Alexey Viktorovich Sitnikov (Алексей Ситников; born August 25, 1966, in Lyangasovo) is a Russian politician, a senator of the Federation Council and a representative of the legislative branch of the Yamalo-Nenets Autonomous Okrug. He is a member of the Federation Council Committee on Federal Structure, Regional Policy, Local Self-Government, and Northern Affairs.

==Biography==
He was born on August 25, 1966, in the village of Lyangasovo, Leninsky District, Kirov Oblast.

In 1994, he graduated from the Tyumen Civil Engineering Institute with a degree in Road and Airfield Construction.

In 2005, he completed retraining at the Russian Presidential Academy of National Economy and Public Administration, specializing in Public and Municipal Administration.

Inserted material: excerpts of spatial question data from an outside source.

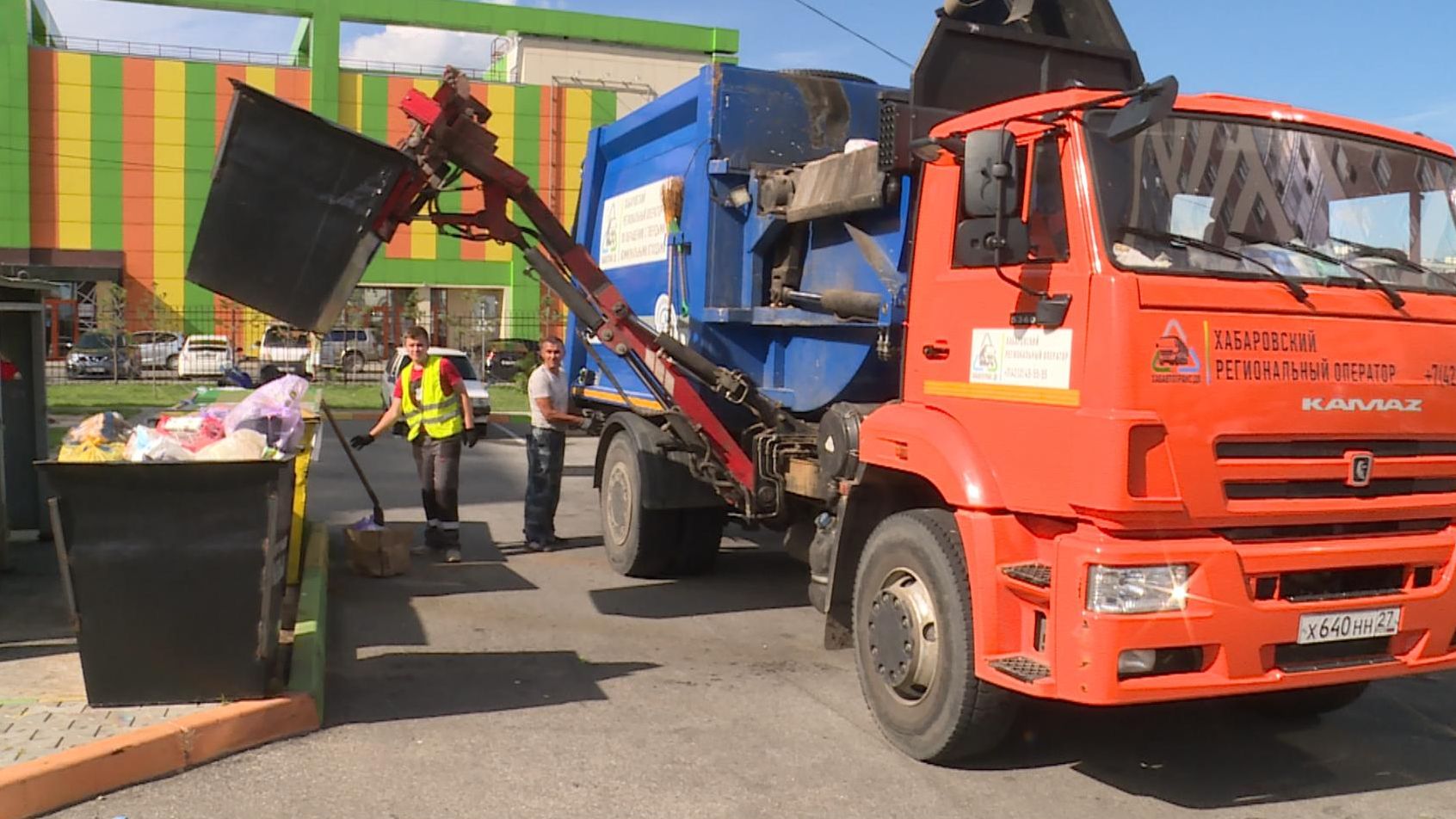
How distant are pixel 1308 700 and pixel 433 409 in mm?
6074

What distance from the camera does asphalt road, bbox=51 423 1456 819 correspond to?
430 cm

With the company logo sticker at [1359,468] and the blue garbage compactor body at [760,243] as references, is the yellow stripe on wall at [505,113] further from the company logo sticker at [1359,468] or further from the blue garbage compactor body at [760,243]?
the company logo sticker at [1359,468]

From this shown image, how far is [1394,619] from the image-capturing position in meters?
4.25

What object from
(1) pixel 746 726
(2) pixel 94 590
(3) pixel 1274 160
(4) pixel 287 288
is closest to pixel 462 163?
(4) pixel 287 288

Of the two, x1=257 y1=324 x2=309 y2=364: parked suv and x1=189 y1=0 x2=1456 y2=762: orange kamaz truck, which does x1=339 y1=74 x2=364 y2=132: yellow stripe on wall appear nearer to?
x1=257 y1=324 x2=309 y2=364: parked suv

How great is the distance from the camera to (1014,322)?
4430 mm

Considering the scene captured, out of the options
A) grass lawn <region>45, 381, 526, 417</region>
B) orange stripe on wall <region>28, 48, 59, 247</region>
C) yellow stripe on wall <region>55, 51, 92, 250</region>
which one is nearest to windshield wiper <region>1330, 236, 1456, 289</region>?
grass lawn <region>45, 381, 526, 417</region>

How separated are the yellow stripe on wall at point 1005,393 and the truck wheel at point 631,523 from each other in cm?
329

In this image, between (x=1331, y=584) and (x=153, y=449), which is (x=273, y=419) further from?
(x=1331, y=584)

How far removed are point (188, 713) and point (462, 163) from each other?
120 inches

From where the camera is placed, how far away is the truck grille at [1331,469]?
4.05 m

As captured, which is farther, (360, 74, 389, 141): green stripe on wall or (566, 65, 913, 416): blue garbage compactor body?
(360, 74, 389, 141): green stripe on wall

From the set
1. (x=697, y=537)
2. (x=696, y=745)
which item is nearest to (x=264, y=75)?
(x=697, y=537)

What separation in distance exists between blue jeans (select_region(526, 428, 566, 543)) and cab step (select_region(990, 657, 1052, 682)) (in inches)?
224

He worked in construction and oil and gas production companies in Novy Urengoy and Nadym, rising from a mechanic and driver to chief engineer and director of a large enterprise.

From 2010 to March 2012, he served as First Deputy Head of the Municipal Formation of Novy Urengoy.

On April 12, 2012, he was elected Head of the Nadymsky District Administration.

From May 2013 to September 2020, he was First Deputy Governor of the Yamalo-Nenets Autonomous Okrug.

From 2013 to 2025, he served as Secretary of the Yamalo-Nenets Regional Branch of the United Russia party.